Le secteur public local a longtemps constitué une sorte d’ilot influencé davantage par la démocratie territoriale que par le néolibéralisme qui s’est répandu depuis les années 1980. Le projet néolibéral, qui vise à libérer la logique du profit des contraintes sociales et politiques, a porté sur la libéralisation des marchés (finance, biens et de services), avant de s’attaquer à l’État social (protection sociale et services publics notamment) en réduisant les budgets publics et la pression fiscale. Le secteur local a été durablement épargné par la trajectoire néolibérale. Les dépenses locales ont crû fortement de 1978 à 2008 (3,3% par an en volume en moyenne, passant de 7,7% à 11,3% du PIB, soit +3,6 points), davantage en fonctionnement (+2,8 points de PIB) qu’en investissements (+0,3 point). La décentralisation n’est responsable que de 1,6 point sur les 3,4 points de hausse de 1980 à 2008 ; la progression de la part des dépenses locales dans le PIB à champ constant a été de 1,8 point de PIB. Les dépenses locales à champ constant ont augmenté en volume de 2,7% par an, un rythme plus rapide que celui des dépenses de l’État (1,9%). De 1996 à 2007, la fonction publique territoriale s’est accrue de 440 000 agents, dont moins de 50 000 au titre des compétences transférées. Les élus locaux ont privilégié la satisfaction des besoins en services et en équipements publics au prix d’une progression de la fiscalité. L’expansion budgétaire a été favorisée par le différentiel de pression des électeurs sur les dépenses et sur les impôts, par le dynamisme des bases fiscales, par la marge de liberté sur le taux d’imposition et par la politique de l’État. Cette expansion s’est déroulée dans le respect de l’orthodoxie financière favorisée par la règle de l’équilibre budgétaire réel qui s’impose aux administrations publiques locales. Leur besoin de financement est resté faible (0,36% du PIB en moyenne de 1982 à 2008) de même que l’encours de leur dette (entre 7% et 9% du PIB).
Mais la politique de l’État envers le secteur public local a changé de cap, marquée par une austérité d’inspiration néolibérale. Sous la présidence Sarkozy, la réforme de la fiscalité économique a relevé de la logique de l’économie de l’offre et la politique des dotations est devenue plus restrictive. Sous la présidence Hollande, on passe à l’austérité pour les concours aux collectivités locales qui sont fortement réduits, avec l’objectif d’obtenir à terme une « inversion de la courbe » de la part des dépenses publiques locales dans l’économie (I).

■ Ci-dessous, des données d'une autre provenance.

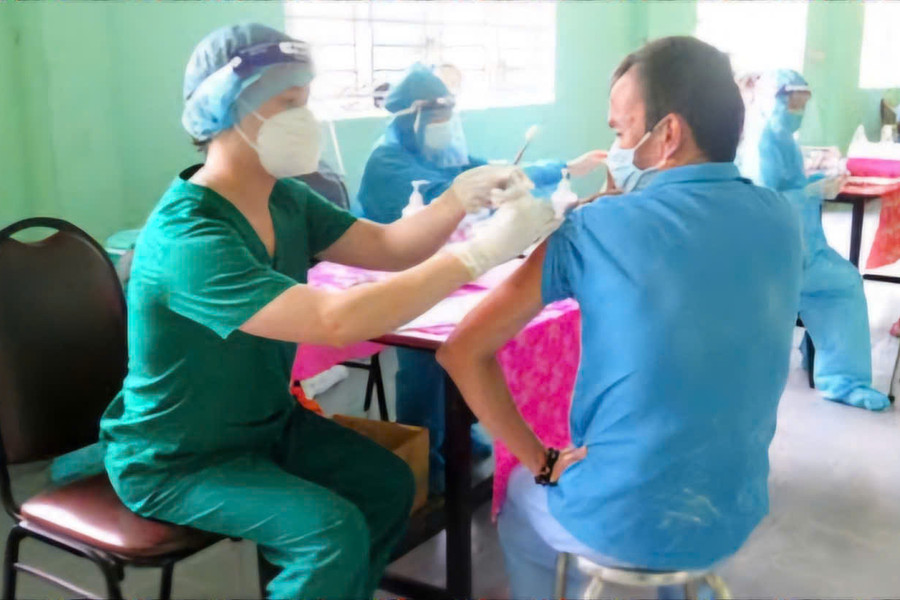 TP. Hồ Chí Minh: Vướng mắc trong thanh toán khám, chữa bệnh BHYT tại các Trung tâm Bảo trợ xã hội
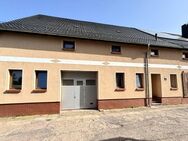 Für Handwerker und Gewerbetreibende! Vollsaniertes Gewerbeobjekt im nahen Umland von Magdeburg - Loitsche-Heinrichsberg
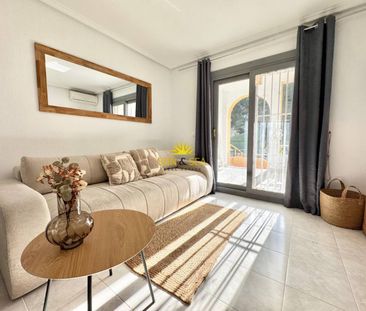 2 BEDROOM BUNGALOW - CIUDAD QUESADA - Photo 1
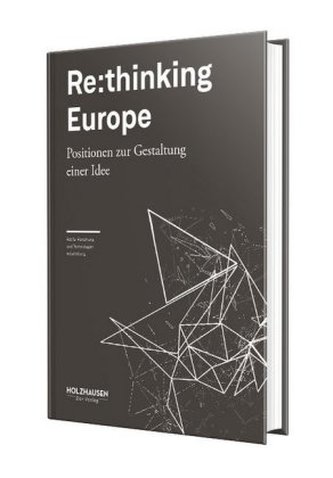 Re:thinking Europe Re:thinking Europe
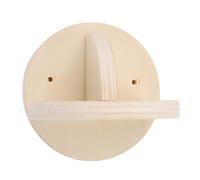 Pssopp Escaleras Flotantes para Gatos, Escalón de Pared para Gatos, Escalera Flotante de Madera de Estilo Moderno y Simple para Hacer Ejercicio en Interiores y Jugar Juguetes para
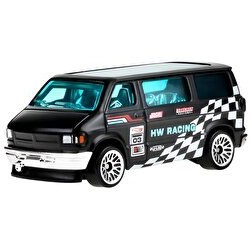 Resim Hot Wheels Tekli Arabalar Dodge Van HTB95 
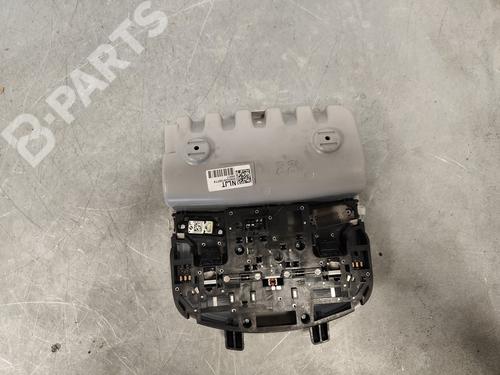 Innerbelysning HYUNDAI KONA (OS, OSE, OSI)  | BP11514181I8 
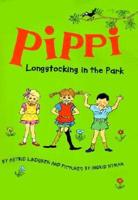 Pippi Longstocking in the Park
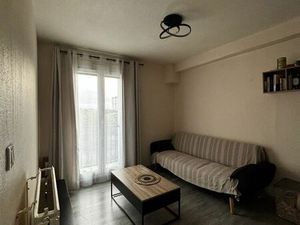 Appartement T2 meublé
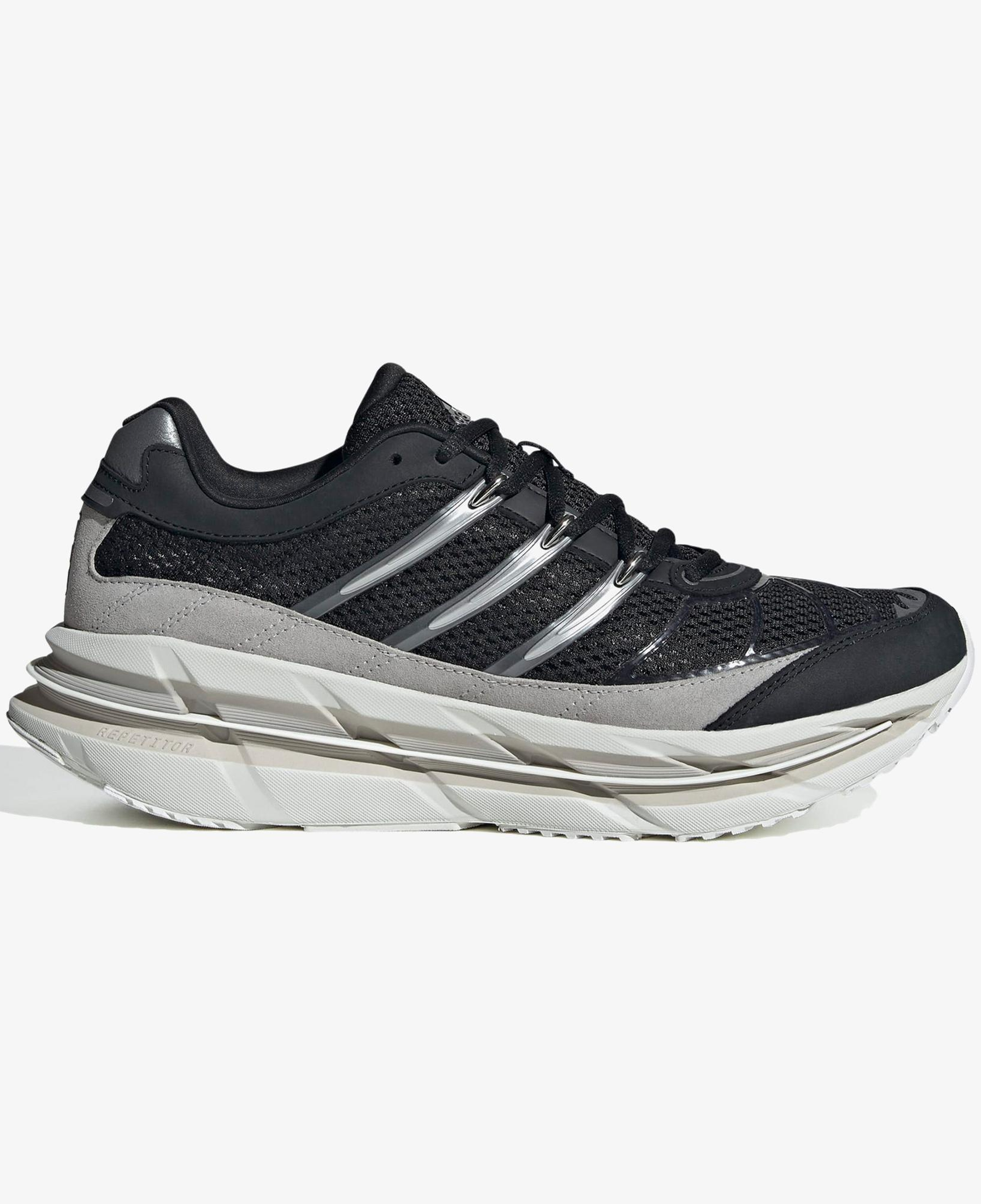 adidas Adistar Hrmy Unisex Siyah Spor Ayakkabı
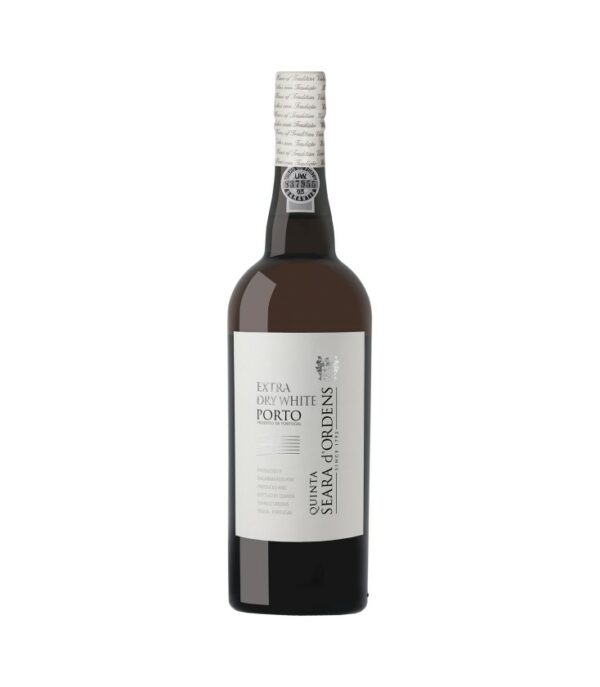 Seara D'Ordens Dry White Porto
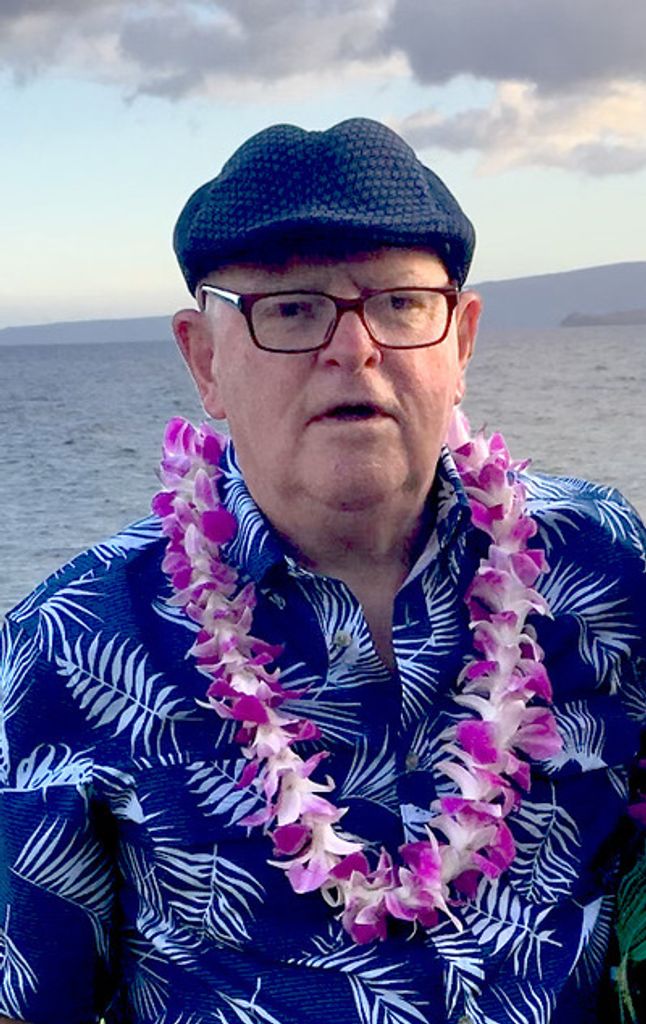 Joseph T. Wurtenberg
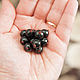 black currant berries, Clay, Kovrov,  Фото №1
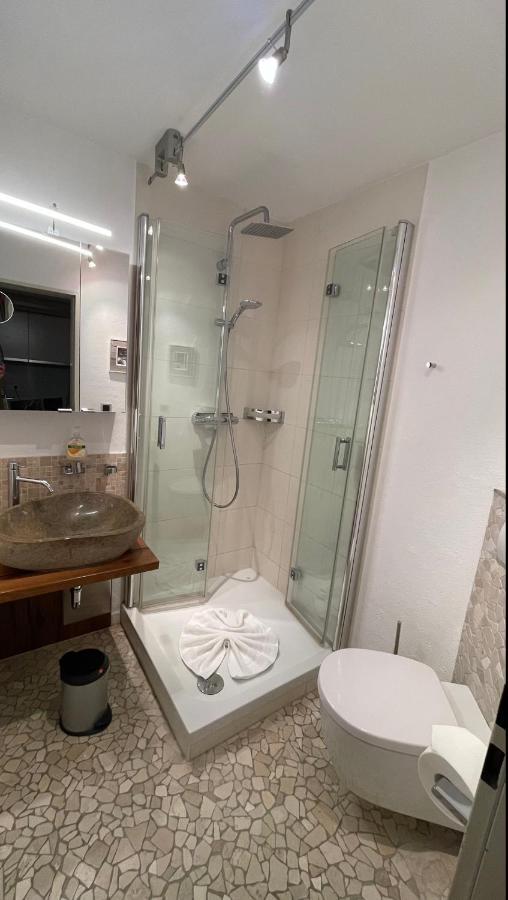 Ferienwohnung Hoehenrausch Bad Hindelang Bagian luar foto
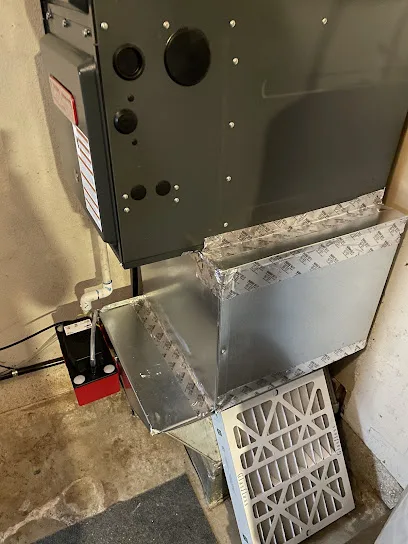 Breezy HVAC and Construction primary photo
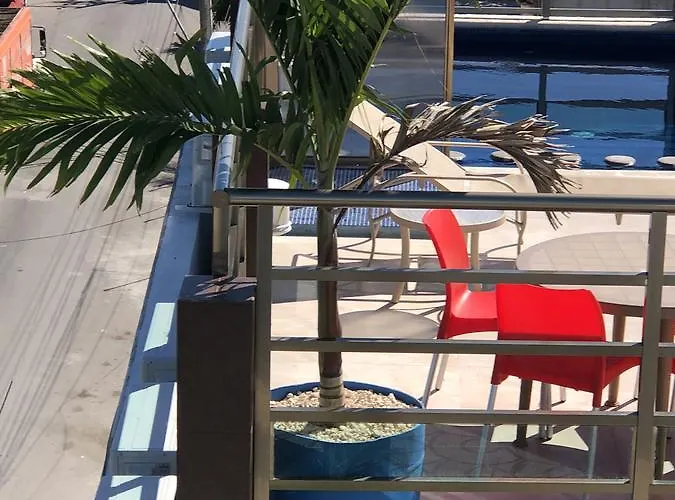 Apartment Mar Arena Playa del Carmen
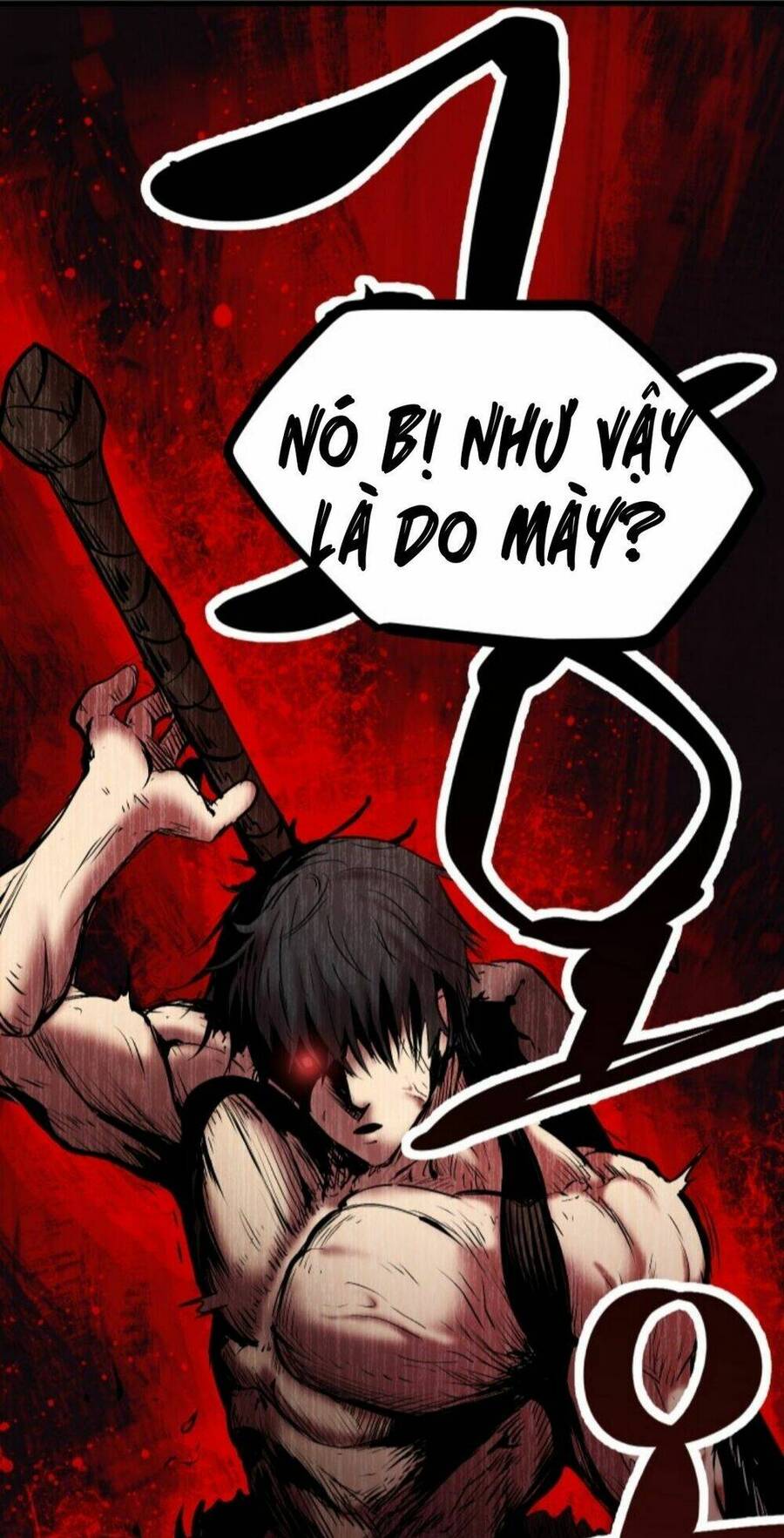 Anh Hùng Mạnh Nhất? Ta Không Làm Lâu Rồi! Chapter 3 - 44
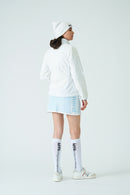 女子布鲁森海军上将高尔夫日本官方高尔夫服装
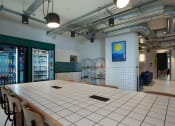 Thumbnail 3 of 25 -  Highlight-Parkgate, Dublin - Social Area, 3
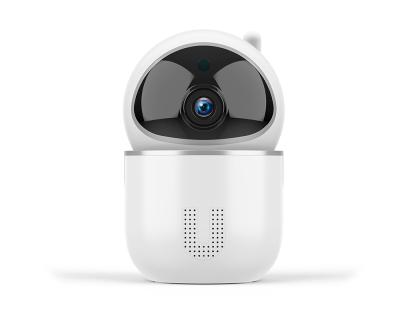 Китай 1080P Tuya Smart Home IP Tuya Mini Wifi Indoor Wireless Network Security Camera продается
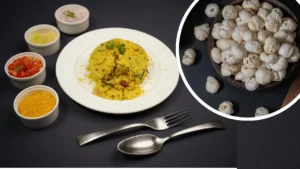 Hydration Tips: शरीर में पानी की कमी दूर करेंगे मखाना और पोहा, जानें गर्मी में हाइड्रेटेड रहने के बेस्ट तरीके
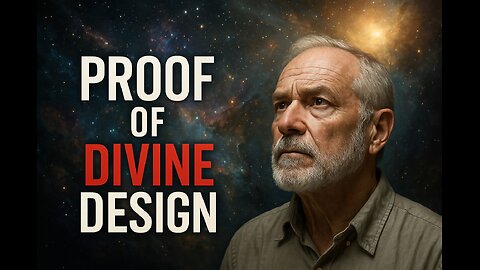The Framework of Creation: Order, Purpose, and Design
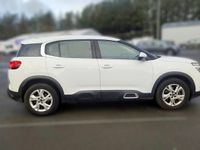 occasion Citroën C5 Aircross PureTech 130 S&S BVM6 Business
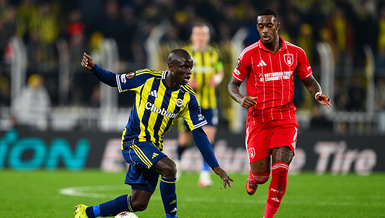 N’Golo Kante zaman istedi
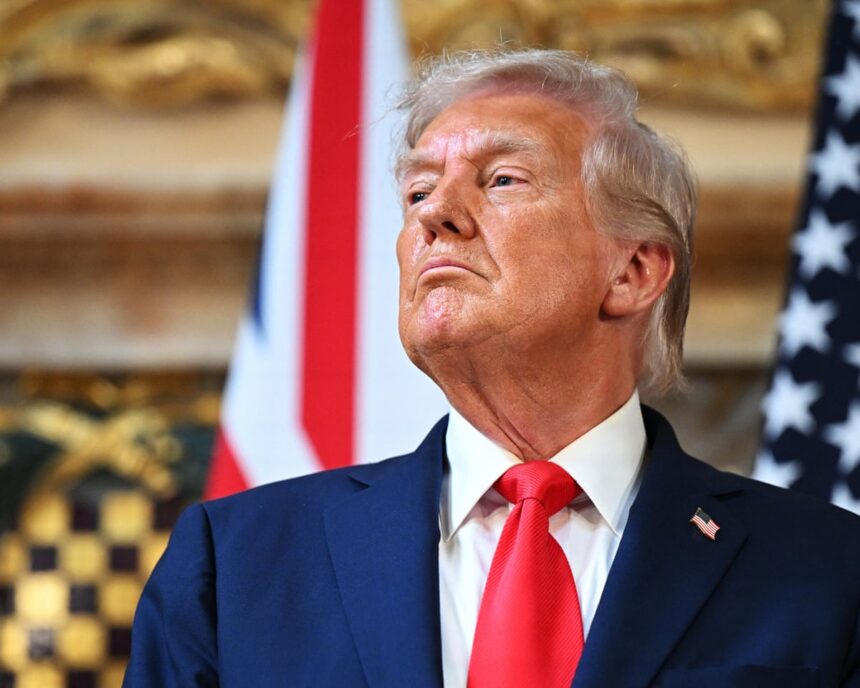 trump pressure tactics in comey case chilling but they could backfire experts say 68dbcd74ebece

Des préoccupations d’équité territoriale entre les collectivités locales accompagnent cette politique restrictive. L’État cherche à limiter les inégalités territoriales par le renforcement de la péréquation verticale et surtout de la péréquation horizontale, ainsi que par la future réforme de la dotation globale de fonctionnement du secteur communal reportée à 2017. En revanche, l’objectif d’équité sociale entre les contribuables semble être passé au second rang (II).
La nouvelle politique de l’État provoque les tensions financières dans la gestion locale en dépit d’une certaine capacité de résistance. Depuis 2011, le ralentissement des ressources de fonctionnement entraîne un « effet de ciseau » impliquant une baisse des soldes d’épargne brute et nette, ce qui signifie une réduction de la marge de manœuvre des collectivités qui réagissent d’abord par la baisse de l’investissement. Mais le prolongement des tensions va appeler des changements plus fondamentaux. La politique d’austérité de l’État contribue à la pénétration du néolibéralisme dans le secteur public local (III).